━━━ Text segment
Monday, April 21, 2014

Trust Without Borders

I remember chatting with a friend last year as she was applying to Ph.D. programs. She said, "We won't know whether we're moving or not until next March because that's when schools make offers." I thought-- probably out loud, actually-- "poor thing. I can't imagine waiting until March to know what I'll be doing after graduation!" Well, in an ironic turn of events, today is April 20th and my friend's plans are solidified, while I am still weeks (maybe months!) away from knowing what comes next. 

Graduation is now less than a month away, so I know an end is coming; I know "goodbyes" are in order, and transition is on the horizon. I just can't see past the rising sun yet to know what's ahead. In the last few weeks, I've been listening to a certain song over and over. The first few lines go like this:

You call me out upon the waters
The great unknown, where feet may fall 
And there I find you in the mystery
In oceans deep, my faith will stand

It's been a comforting validation of my feelings-- "Lord you're leading me forward, but where? When?" And also a beautiful reminder that it's in the seasons of unknowing that we most learn how to rely on God. Because as much as I want to plan, to wrap my mind around the future, to get things in order and conceptualize the next few months, I can't. Which means the only place left to look in the gathering mist is at Him: 

And I will call upon Your name
And keep my eyes above the waves
When oceans rise my soul will rest in Your embrace
I am Yours, and You are mine.
━━━━━━
Set problem A: In the blog post about waiting for life after graduation, how far away does the writer say graduation is?
Set problem B: Pick up the blog post about waiting for life after graduation and keep writing it from its final line.
The records have no connection to the text above them.
━━━ Dataset content
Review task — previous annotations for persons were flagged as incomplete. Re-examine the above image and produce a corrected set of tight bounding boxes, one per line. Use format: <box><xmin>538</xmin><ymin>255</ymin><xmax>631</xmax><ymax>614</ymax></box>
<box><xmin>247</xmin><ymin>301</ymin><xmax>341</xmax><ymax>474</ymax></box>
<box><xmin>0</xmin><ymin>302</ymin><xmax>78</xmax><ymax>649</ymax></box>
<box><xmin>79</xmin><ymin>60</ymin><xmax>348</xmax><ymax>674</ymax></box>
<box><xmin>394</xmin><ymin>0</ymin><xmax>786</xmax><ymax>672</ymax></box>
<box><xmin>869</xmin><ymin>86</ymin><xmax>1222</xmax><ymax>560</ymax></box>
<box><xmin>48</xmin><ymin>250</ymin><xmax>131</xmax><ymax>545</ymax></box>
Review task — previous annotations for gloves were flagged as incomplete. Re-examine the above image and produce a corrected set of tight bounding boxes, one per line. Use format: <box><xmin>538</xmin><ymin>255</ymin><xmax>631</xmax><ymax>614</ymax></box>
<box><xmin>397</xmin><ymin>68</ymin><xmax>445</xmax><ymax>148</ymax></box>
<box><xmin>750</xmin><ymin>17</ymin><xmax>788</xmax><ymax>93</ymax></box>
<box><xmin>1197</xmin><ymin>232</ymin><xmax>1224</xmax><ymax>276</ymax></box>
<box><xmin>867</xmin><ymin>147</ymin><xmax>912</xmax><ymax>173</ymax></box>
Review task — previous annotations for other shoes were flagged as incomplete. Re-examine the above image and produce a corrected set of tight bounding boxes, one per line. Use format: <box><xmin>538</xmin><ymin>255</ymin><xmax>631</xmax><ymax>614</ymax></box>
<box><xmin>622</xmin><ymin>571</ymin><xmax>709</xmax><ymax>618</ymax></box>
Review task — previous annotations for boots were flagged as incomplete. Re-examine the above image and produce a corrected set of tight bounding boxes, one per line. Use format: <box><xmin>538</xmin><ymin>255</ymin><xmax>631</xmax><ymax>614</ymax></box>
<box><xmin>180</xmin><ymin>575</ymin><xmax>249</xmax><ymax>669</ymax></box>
━━━━━━
Task result A: Less than a month away.

Task result B:
I want so badly to be able to look to the next job, the next city (and the plentiful housing opportunities there!) the moving plans, the summer calendar; but at least up to this point the Lord has blocked those things from my view. And as much as it has frustrated me, it has also blessed me because it has forced me to contemplate the reality that whatever job comes my way is not my ultimate hope. Whatever bright new city or white picket fence we soon call home is not where my heart can truly be at rest. It is only in Him.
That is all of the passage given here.